Curious, he locates it, draws it to the surface of the data-sea for inspection, as one might select a single grain of sand from an ocean floor. It is a tiny aberration, one single proto-cell of data misaligned with the rest of the reality organism. At first, he cannot define the nature of its error. He adjusts his noospheric appraisal, and deploys higher levels of analytic scrutiny.
It is a tiny mote of discordia. A single packet of information return, one of a trillion received every second by the sensoria of Mars. It is out of step with all the others. It is not temporally synchronised with the rest, by a factor of one millionth of a second, even allowing for relative position. Its time is wrong. Kelbor-Hal presumes this to be a micro-discrepancy in imaging or auspex mesh, a tiny imperfection in the Mars arrays. Active, he tests this assumption, running diagnostic examinations of the Mechanicum systems to locate machine fault, technical malfunction, data-decay and storage/evaluation flaw. Concurrently, he instructs a full re-scan as a comparative.
It is mildly diverting. Faults occur in every system, no matter how immaculate, due to the holy laws of entropy. They are always a pleasure to correct, for the correction of a micro-error is the path to perfection. It is the first error he has detected in four months. It is something to do besides wait.
The diagnostics report no fault. The re-scan returns the same error. Alertly active now, the Fabricator General repeats the diagnostics and the re-scan. The diagnostics report no fault. The re-scan now returns two micro-errors. Two motes of discordia. Two temporal anomalies.
Kelbor-Hal diverts all primary magi to address the issue. By the time – four nanoseconds – they are in work, the error return is four. Then sixteen. Then two hundred and fifty-six.
He is watching a cascade failure. An expanding zone of temporal collapse. The epicentre is Terra, but the error-wave is accelerating outwards across the Solar Realm.
Time is broken. The four-dimensional structure of realspace is unravelling, dismantled by the exoplanar forces bulging through the rift-wound that the Warmaster has inflicted on Terra.
Time is broken. Kelbor-Hal pauses, and reframes his definition, realising that it is woefully imprecise. Time isn't broken. Time has ceased. It has stopped. It has frozen, suspended.
The constant low hum of Mars changes again. Cautionary sirens start to wail in the depths of the forge. Kelbor-Hal composes a priority signal to the Warmaster, and sends it on repeat. He watches as the wave of un-time, rolling out from Terra, begins to break across the Martian Zone. He watches as the harmonised chronometers of the forge suspend, or zero out.
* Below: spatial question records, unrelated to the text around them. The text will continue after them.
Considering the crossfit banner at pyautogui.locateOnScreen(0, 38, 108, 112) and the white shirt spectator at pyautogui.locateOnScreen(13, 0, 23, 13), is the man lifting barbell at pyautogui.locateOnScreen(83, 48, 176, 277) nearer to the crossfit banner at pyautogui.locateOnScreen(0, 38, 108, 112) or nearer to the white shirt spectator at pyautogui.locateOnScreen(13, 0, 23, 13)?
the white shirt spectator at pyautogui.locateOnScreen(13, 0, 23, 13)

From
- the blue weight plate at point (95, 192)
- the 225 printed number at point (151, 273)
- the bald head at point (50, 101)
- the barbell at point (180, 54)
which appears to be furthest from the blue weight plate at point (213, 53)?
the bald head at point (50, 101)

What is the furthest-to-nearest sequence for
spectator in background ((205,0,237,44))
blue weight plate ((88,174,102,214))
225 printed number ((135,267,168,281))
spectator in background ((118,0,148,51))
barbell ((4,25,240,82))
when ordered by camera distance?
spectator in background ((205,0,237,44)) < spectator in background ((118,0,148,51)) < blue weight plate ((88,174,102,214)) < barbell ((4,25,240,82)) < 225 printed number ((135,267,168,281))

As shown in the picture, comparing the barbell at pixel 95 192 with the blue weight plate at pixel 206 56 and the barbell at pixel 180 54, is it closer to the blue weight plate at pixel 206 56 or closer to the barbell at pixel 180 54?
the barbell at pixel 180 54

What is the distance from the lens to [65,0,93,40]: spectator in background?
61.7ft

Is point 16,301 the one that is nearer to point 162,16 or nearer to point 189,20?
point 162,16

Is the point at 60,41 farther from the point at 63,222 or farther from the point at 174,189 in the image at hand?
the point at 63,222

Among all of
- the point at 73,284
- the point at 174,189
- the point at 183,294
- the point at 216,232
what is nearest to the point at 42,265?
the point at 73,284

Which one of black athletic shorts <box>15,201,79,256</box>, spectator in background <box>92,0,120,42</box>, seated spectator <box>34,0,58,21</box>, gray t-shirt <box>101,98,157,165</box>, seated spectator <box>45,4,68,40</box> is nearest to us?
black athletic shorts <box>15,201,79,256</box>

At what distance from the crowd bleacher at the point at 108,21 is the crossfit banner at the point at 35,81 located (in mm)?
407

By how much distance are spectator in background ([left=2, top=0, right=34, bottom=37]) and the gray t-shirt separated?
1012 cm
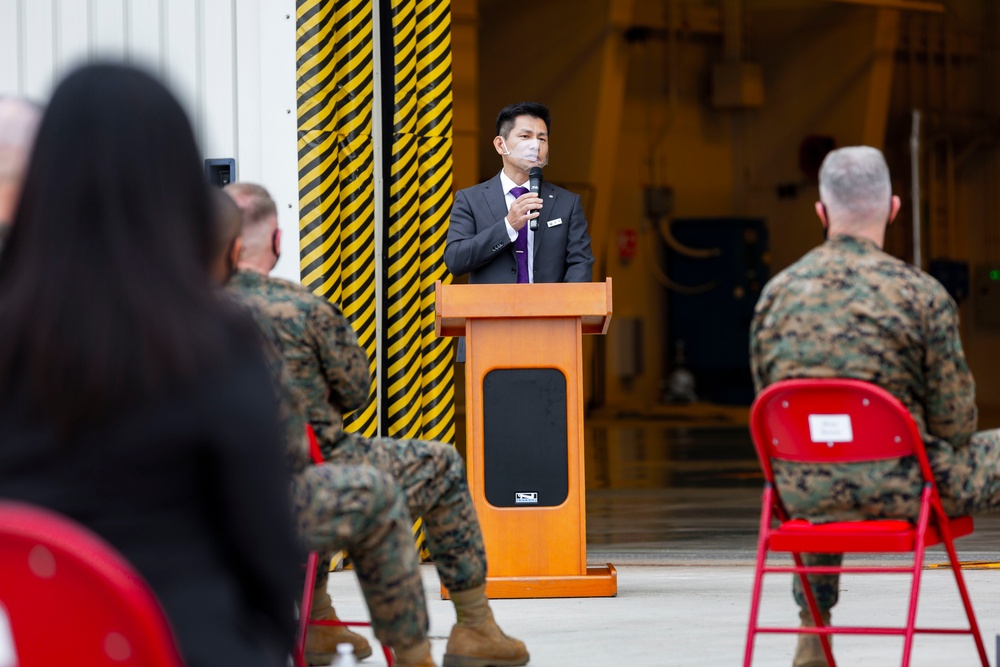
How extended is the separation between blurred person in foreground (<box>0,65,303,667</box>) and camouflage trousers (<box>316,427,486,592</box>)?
2024mm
He watches as the clocks stop.
He watches as the measureless data in the caverns of his domain begins to re-form and rewrite, recomposing into new units of information, each one identical, each one the same word, each one the same binharic expression of a name.
It is the name of the Omnissiah. The new Omnissiah. The true Omnissiah.
Kelbor-Hal begins to scream, which is quite unlike him.